Document excerpt:

Nevada Business Associations; Securities; Commodities
Sec. § 78.140
Restrictions on transactions involving interested directors or officers; compensation of directors.


1.

A contract or other transaction is not void or voidable solely because:

(a)

The contract or transaction is between a corporation and:

(1)

One or more of its directors or officers; or

(2)

Another corporation, firm or association in which one or more of its directors or officers are directors or officers or are financially interested;

(b)

A common or interested director or officer:

(1)

Is present at the meeting of the board of directors or a committee thereof which authorizes or approves the contract or transaction; or

(2)

Joins in the signing of a written consent which authorizes or approves the contract or transaction pursuant to subsection 2 of NRS 78.315; or

(c)

The vote or votes of a common or interested director are counted for the purpose of authorizing or approving the contract or transaction,
if one of the circumstances specified in subsection 2 exists.

2.

The circumstances in which a contract or other transaction is not void or voidable pursuant to subsection 1 are:

(a)

The fact of the common directorship, office or financial interest is known to the board of directors or committee, and the directors or members of the committee, other than any common or interested directors or members of the committee, approve or ratify the contract or transaction in good faith.

(b)

Short problem: In the Nevada statute on interested directors above, which subsection of NRS 78.315 is cited for signing a written consent?

Dataset content:
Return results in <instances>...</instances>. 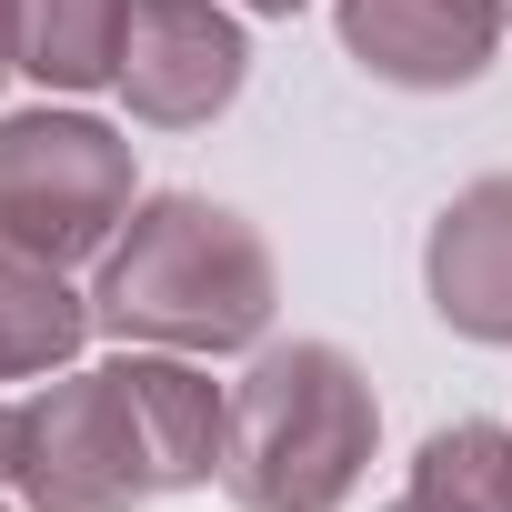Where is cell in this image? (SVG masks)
Returning <instances> with one entry per match:
<instances>
[{
	"label": "cell",
	"instance_id": "6da1fadb",
	"mask_svg": "<svg viewBox=\"0 0 512 512\" xmlns=\"http://www.w3.org/2000/svg\"><path fill=\"white\" fill-rule=\"evenodd\" d=\"M362 442H372V402H362L352 362L302 342V352H272L251 372V392L231 402V462L221 472L262 512H322L352 492Z\"/></svg>",
	"mask_w": 512,
	"mask_h": 512
},
{
	"label": "cell",
	"instance_id": "7a4b0ae2",
	"mask_svg": "<svg viewBox=\"0 0 512 512\" xmlns=\"http://www.w3.org/2000/svg\"><path fill=\"white\" fill-rule=\"evenodd\" d=\"M111 322L121 332H161V342H241L262 322V251L231 231V211L211 201H161L121 272H111Z\"/></svg>",
	"mask_w": 512,
	"mask_h": 512
},
{
	"label": "cell",
	"instance_id": "3957f363",
	"mask_svg": "<svg viewBox=\"0 0 512 512\" xmlns=\"http://www.w3.org/2000/svg\"><path fill=\"white\" fill-rule=\"evenodd\" d=\"M121 191H131L121 151L91 121H21V131H0V231L21 251H41V262L91 251L111 231Z\"/></svg>",
	"mask_w": 512,
	"mask_h": 512
},
{
	"label": "cell",
	"instance_id": "277c9868",
	"mask_svg": "<svg viewBox=\"0 0 512 512\" xmlns=\"http://www.w3.org/2000/svg\"><path fill=\"white\" fill-rule=\"evenodd\" d=\"M121 81L151 121H201L231 101L241 81V41L221 11L201 0H131V31H121Z\"/></svg>",
	"mask_w": 512,
	"mask_h": 512
},
{
	"label": "cell",
	"instance_id": "5b68a950",
	"mask_svg": "<svg viewBox=\"0 0 512 512\" xmlns=\"http://www.w3.org/2000/svg\"><path fill=\"white\" fill-rule=\"evenodd\" d=\"M512 0H352V51H372L382 81H472L502 41Z\"/></svg>",
	"mask_w": 512,
	"mask_h": 512
},
{
	"label": "cell",
	"instance_id": "8992f818",
	"mask_svg": "<svg viewBox=\"0 0 512 512\" xmlns=\"http://www.w3.org/2000/svg\"><path fill=\"white\" fill-rule=\"evenodd\" d=\"M432 292H442V322L482 332V342H512V181H482L442 241H432Z\"/></svg>",
	"mask_w": 512,
	"mask_h": 512
},
{
	"label": "cell",
	"instance_id": "52a82bcc",
	"mask_svg": "<svg viewBox=\"0 0 512 512\" xmlns=\"http://www.w3.org/2000/svg\"><path fill=\"white\" fill-rule=\"evenodd\" d=\"M81 332L71 292L41 272V251H0V372H31V362H61Z\"/></svg>",
	"mask_w": 512,
	"mask_h": 512
},
{
	"label": "cell",
	"instance_id": "ba28073f",
	"mask_svg": "<svg viewBox=\"0 0 512 512\" xmlns=\"http://www.w3.org/2000/svg\"><path fill=\"white\" fill-rule=\"evenodd\" d=\"M31 21V71L51 81H101L121 61V31H131V0H21Z\"/></svg>",
	"mask_w": 512,
	"mask_h": 512
},
{
	"label": "cell",
	"instance_id": "9c48e42d",
	"mask_svg": "<svg viewBox=\"0 0 512 512\" xmlns=\"http://www.w3.org/2000/svg\"><path fill=\"white\" fill-rule=\"evenodd\" d=\"M422 502L432 512H512V442L502 432H442L422 452Z\"/></svg>",
	"mask_w": 512,
	"mask_h": 512
},
{
	"label": "cell",
	"instance_id": "30bf717a",
	"mask_svg": "<svg viewBox=\"0 0 512 512\" xmlns=\"http://www.w3.org/2000/svg\"><path fill=\"white\" fill-rule=\"evenodd\" d=\"M11 21H21V0H0V41H11Z\"/></svg>",
	"mask_w": 512,
	"mask_h": 512
},
{
	"label": "cell",
	"instance_id": "8fae6325",
	"mask_svg": "<svg viewBox=\"0 0 512 512\" xmlns=\"http://www.w3.org/2000/svg\"><path fill=\"white\" fill-rule=\"evenodd\" d=\"M412 512H432V502H412Z\"/></svg>",
	"mask_w": 512,
	"mask_h": 512
}]
</instances>
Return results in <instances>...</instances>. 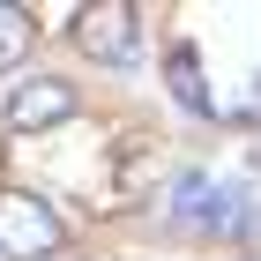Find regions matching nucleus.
<instances>
[{"instance_id": "7ed1b4c3", "label": "nucleus", "mask_w": 261, "mask_h": 261, "mask_svg": "<svg viewBox=\"0 0 261 261\" xmlns=\"http://www.w3.org/2000/svg\"><path fill=\"white\" fill-rule=\"evenodd\" d=\"M75 45L105 67H135L142 53V8L135 0H105V8H82L75 15Z\"/></svg>"}, {"instance_id": "20e7f679", "label": "nucleus", "mask_w": 261, "mask_h": 261, "mask_svg": "<svg viewBox=\"0 0 261 261\" xmlns=\"http://www.w3.org/2000/svg\"><path fill=\"white\" fill-rule=\"evenodd\" d=\"M60 120H75V82H60V75L15 82V97H8V127H60Z\"/></svg>"}, {"instance_id": "39448f33", "label": "nucleus", "mask_w": 261, "mask_h": 261, "mask_svg": "<svg viewBox=\"0 0 261 261\" xmlns=\"http://www.w3.org/2000/svg\"><path fill=\"white\" fill-rule=\"evenodd\" d=\"M164 82H172V97H179L187 112H217L209 82H201V60H194V45H172V53H164Z\"/></svg>"}, {"instance_id": "0eeeda50", "label": "nucleus", "mask_w": 261, "mask_h": 261, "mask_svg": "<svg viewBox=\"0 0 261 261\" xmlns=\"http://www.w3.org/2000/svg\"><path fill=\"white\" fill-rule=\"evenodd\" d=\"M38 45V22H30V8H15V0H0V75L8 67H22V53Z\"/></svg>"}, {"instance_id": "f03ea898", "label": "nucleus", "mask_w": 261, "mask_h": 261, "mask_svg": "<svg viewBox=\"0 0 261 261\" xmlns=\"http://www.w3.org/2000/svg\"><path fill=\"white\" fill-rule=\"evenodd\" d=\"M60 246V209L30 187H8L0 194V254L8 261H45Z\"/></svg>"}, {"instance_id": "423d86ee", "label": "nucleus", "mask_w": 261, "mask_h": 261, "mask_svg": "<svg viewBox=\"0 0 261 261\" xmlns=\"http://www.w3.org/2000/svg\"><path fill=\"white\" fill-rule=\"evenodd\" d=\"M149 179H157V157H149V135H127L120 142V164H112V194H149Z\"/></svg>"}, {"instance_id": "f257e3e1", "label": "nucleus", "mask_w": 261, "mask_h": 261, "mask_svg": "<svg viewBox=\"0 0 261 261\" xmlns=\"http://www.w3.org/2000/svg\"><path fill=\"white\" fill-rule=\"evenodd\" d=\"M172 224H194V231H231V224H246L254 231L261 209L254 194H246L239 179H209V172H179V187H172Z\"/></svg>"}]
</instances>
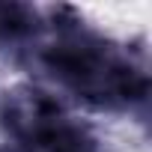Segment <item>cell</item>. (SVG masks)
<instances>
[{
	"label": "cell",
	"instance_id": "cell-1",
	"mask_svg": "<svg viewBox=\"0 0 152 152\" xmlns=\"http://www.w3.org/2000/svg\"><path fill=\"white\" fill-rule=\"evenodd\" d=\"M39 63L57 87L93 107L128 110L146 99L143 66L122 45L84 27H57L45 36Z\"/></svg>",
	"mask_w": 152,
	"mask_h": 152
},
{
	"label": "cell",
	"instance_id": "cell-2",
	"mask_svg": "<svg viewBox=\"0 0 152 152\" xmlns=\"http://www.w3.org/2000/svg\"><path fill=\"white\" fill-rule=\"evenodd\" d=\"M0 122L18 152H99L93 131L39 87H15L0 102Z\"/></svg>",
	"mask_w": 152,
	"mask_h": 152
},
{
	"label": "cell",
	"instance_id": "cell-3",
	"mask_svg": "<svg viewBox=\"0 0 152 152\" xmlns=\"http://www.w3.org/2000/svg\"><path fill=\"white\" fill-rule=\"evenodd\" d=\"M39 30V12L24 3H0V39H24Z\"/></svg>",
	"mask_w": 152,
	"mask_h": 152
}]
</instances>
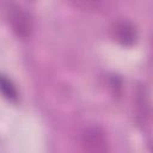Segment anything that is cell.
Masks as SVG:
<instances>
[{
	"mask_svg": "<svg viewBox=\"0 0 153 153\" xmlns=\"http://www.w3.org/2000/svg\"><path fill=\"white\" fill-rule=\"evenodd\" d=\"M8 22L11 24L12 31L19 38H27L32 32V20L31 17L19 6H13L10 10Z\"/></svg>",
	"mask_w": 153,
	"mask_h": 153,
	"instance_id": "1",
	"label": "cell"
},
{
	"mask_svg": "<svg viewBox=\"0 0 153 153\" xmlns=\"http://www.w3.org/2000/svg\"><path fill=\"white\" fill-rule=\"evenodd\" d=\"M112 35L116 42L126 48L135 45L137 41V31L135 26L127 20L116 22L112 27Z\"/></svg>",
	"mask_w": 153,
	"mask_h": 153,
	"instance_id": "2",
	"label": "cell"
},
{
	"mask_svg": "<svg viewBox=\"0 0 153 153\" xmlns=\"http://www.w3.org/2000/svg\"><path fill=\"white\" fill-rule=\"evenodd\" d=\"M82 146L88 152H105L108 151V140L102 129L92 127L82 134Z\"/></svg>",
	"mask_w": 153,
	"mask_h": 153,
	"instance_id": "3",
	"label": "cell"
},
{
	"mask_svg": "<svg viewBox=\"0 0 153 153\" xmlns=\"http://www.w3.org/2000/svg\"><path fill=\"white\" fill-rule=\"evenodd\" d=\"M0 93L8 100L16 102L18 99V91L16 85L5 74L0 73Z\"/></svg>",
	"mask_w": 153,
	"mask_h": 153,
	"instance_id": "4",
	"label": "cell"
},
{
	"mask_svg": "<svg viewBox=\"0 0 153 153\" xmlns=\"http://www.w3.org/2000/svg\"><path fill=\"white\" fill-rule=\"evenodd\" d=\"M136 104H137V110H139V116L146 117L149 115V100H148V94L146 91V87L140 86L137 91V98H136Z\"/></svg>",
	"mask_w": 153,
	"mask_h": 153,
	"instance_id": "5",
	"label": "cell"
},
{
	"mask_svg": "<svg viewBox=\"0 0 153 153\" xmlns=\"http://www.w3.org/2000/svg\"><path fill=\"white\" fill-rule=\"evenodd\" d=\"M79 2V5L84 8H87V10H91V8H96L98 6V2L100 0H76Z\"/></svg>",
	"mask_w": 153,
	"mask_h": 153,
	"instance_id": "6",
	"label": "cell"
}]
</instances>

Output of the exercise: Subsection 2 of NRS 78.315.